Label: Cold Spring Records

4. GNOD ‘Hexen Valley’

Gnod 'Hexen Valley'

2021’s La Mort Du Sens was an absolute blinder, only missing out on my Top Ten due to my preference for Easy To Build, Hard To Destroy. As you come to expect with GNOD, Hexen Valley shifts the band’s sound whence we last left it. This is a much less straightforward listen than La Mort…, with less obvious tunes that press on into more obscure corners. Even the overall production is more challenging, with excoriating guitar tones creating impenetrable walls of sound. In many ways it’s a lot like hearing GNOD live – noisy, challenging, loud, and ultimately glorious.

Label: Rocket Recordings

3. Stonecirclesampler ‘Sleepcycles’

Stonecirclesampler 'Sleepcycles'

I don’t know how to describe Stonecirclesampler at the best of times. I got into them (him?) through the Industrial Coast label – one of my touchstones for all things musically unusual (seriously, check them out, go on!). Initially I was drawn to them (let’s just go with them) as they were described as drum and bass, or junglist, or some such, and they had stone circles in the title. Yep, I really am that shallow. However, my sense of adventure paid off hugely and I’ve picked up a few Stonecirclesampler pieces – always on tape too!

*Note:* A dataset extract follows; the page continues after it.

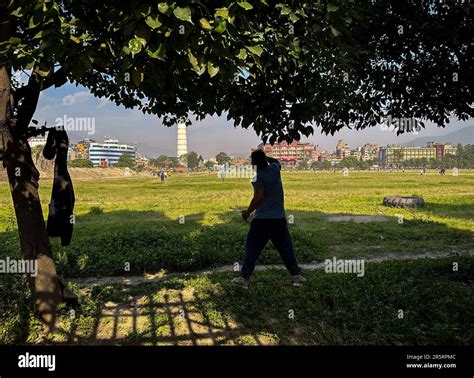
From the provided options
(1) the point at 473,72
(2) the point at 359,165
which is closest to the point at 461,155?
(2) the point at 359,165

Sleepcycles might be rave, EDM, dub, jungle, all of it, none of it, I don’t know, nor do I care. What I do know is that I’m in danger of wearing my copy out.

Label: Industrial Coast

2. The Utopia Strong ‘International Treasure’

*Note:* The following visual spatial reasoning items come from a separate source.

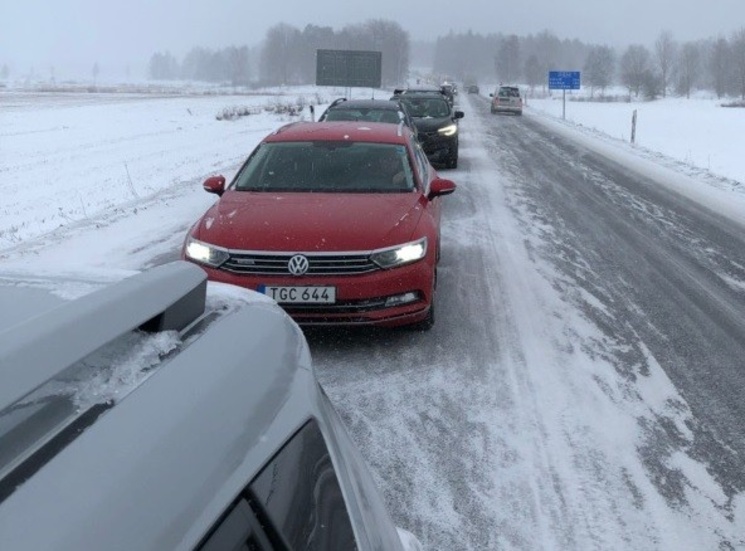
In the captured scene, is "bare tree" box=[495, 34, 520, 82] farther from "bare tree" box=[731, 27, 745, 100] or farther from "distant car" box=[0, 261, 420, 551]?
"distant car" box=[0, 261, 420, 551]

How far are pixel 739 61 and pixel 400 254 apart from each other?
142406 mm

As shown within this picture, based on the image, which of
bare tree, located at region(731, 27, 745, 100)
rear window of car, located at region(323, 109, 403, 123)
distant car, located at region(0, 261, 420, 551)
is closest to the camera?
distant car, located at region(0, 261, 420, 551)

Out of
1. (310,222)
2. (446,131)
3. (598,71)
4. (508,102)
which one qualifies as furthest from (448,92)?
(598,71)

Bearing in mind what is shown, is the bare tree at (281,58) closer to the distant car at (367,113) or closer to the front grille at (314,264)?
the distant car at (367,113)

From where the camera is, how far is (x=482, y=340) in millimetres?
5527

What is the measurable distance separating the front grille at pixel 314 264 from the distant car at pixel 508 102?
41.3 meters

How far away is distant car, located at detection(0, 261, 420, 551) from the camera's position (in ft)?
3.26

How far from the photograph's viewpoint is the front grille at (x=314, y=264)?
520cm

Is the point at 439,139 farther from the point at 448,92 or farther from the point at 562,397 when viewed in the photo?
the point at 448,92

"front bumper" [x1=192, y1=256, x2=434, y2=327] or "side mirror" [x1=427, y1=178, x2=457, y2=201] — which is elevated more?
"side mirror" [x1=427, y1=178, x2=457, y2=201]

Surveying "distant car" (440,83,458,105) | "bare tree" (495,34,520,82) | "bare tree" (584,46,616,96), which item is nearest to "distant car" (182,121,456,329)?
"distant car" (440,83,458,105)

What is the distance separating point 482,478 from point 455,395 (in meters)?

The Utopia Strong 'International Treasure'

In August, on these very pages, about The Utopia Strong I wrote:

‘With an album like International Treasure there’s no point in a track-by-track description or analysis, it’s much bigger than that. It would be like looking at a Caravaggio (hyperbole, moi?) and pointing out how brilliantly each toenail had been rendered. No, take in the whole piece as one. Stand back and experience it as was meant by the artist. Climb into it and allow it to climb into your head. And I’d go further. The album must be listened to as a whole. Each individual piece flows into the next, linking with perfect sense and conjuring a celestial journey within which the listener becomes traveller. Where we’re going, we don’t need traditional structures, melodies, or rhythm. We need texture, ideas, beautiful sounds which International Treasure has in spades.’

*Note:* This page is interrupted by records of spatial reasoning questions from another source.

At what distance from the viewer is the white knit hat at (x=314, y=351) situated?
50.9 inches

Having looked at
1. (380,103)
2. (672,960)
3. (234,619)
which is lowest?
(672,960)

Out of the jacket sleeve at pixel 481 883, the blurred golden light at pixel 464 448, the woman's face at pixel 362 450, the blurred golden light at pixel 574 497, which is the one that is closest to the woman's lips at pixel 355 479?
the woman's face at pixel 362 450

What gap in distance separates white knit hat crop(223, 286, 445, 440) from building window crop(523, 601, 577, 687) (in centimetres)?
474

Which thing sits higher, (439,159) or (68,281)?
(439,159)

I can’t say it better than that.

Label: Rocket Recordings

1. Charlie Butler ‘Ghost Light’

Charlie Butler 'Ghost Light'

With a November release date, this just sneaked in – and I’m so happy it did. Charlie Butler is a prolific artist and not everything he does is my flagon of mead, but this just elicits such an emotional response in me when I listen to it, I can’t help but consider it his magnum opus. The very fact that instrumental music can conjure this kind of state without recourse to spoken language is testament to its nuanced power and subtlety. Essentially, I suppose, it’s drone, but that’s to massively undersell it and do it a huge injustice. This is an artist working with the means at his fingers to bring to life his vision in a way that pulls others into it, surely experiencing something close to what the artist hoped he could communicate? And finding out it was inspired by stone circles was just the icing on the cake.

Label: Echodelick Records

Honourable Mentions:

Labels: Industrial Coast (obvs), Panurus Productions, The Crystal Cabinet

Sacred Oak ‘Growth Rings/Electric Awakening’
Strictly speaking, this isn’t an album but loooong tracks of thick, droning riffology. Deffo top ten material if they do an album/EP next year. (The Shaman’s strict about this stuff y’know!)

Various Aartists ‘Kill The Bill
Industrial Coast’s compilation of esoteric… do we still call it rave? Released in the hinterland between 2021’s top ten submission date and 2022 so I’m shoehorning it in here, OK?

Oren Ambarchi / Johan Berthling / Andreas Werliin ‘Ghosted’
A demi-masterpiece of space, texture, and repetition that rewards repeated listening.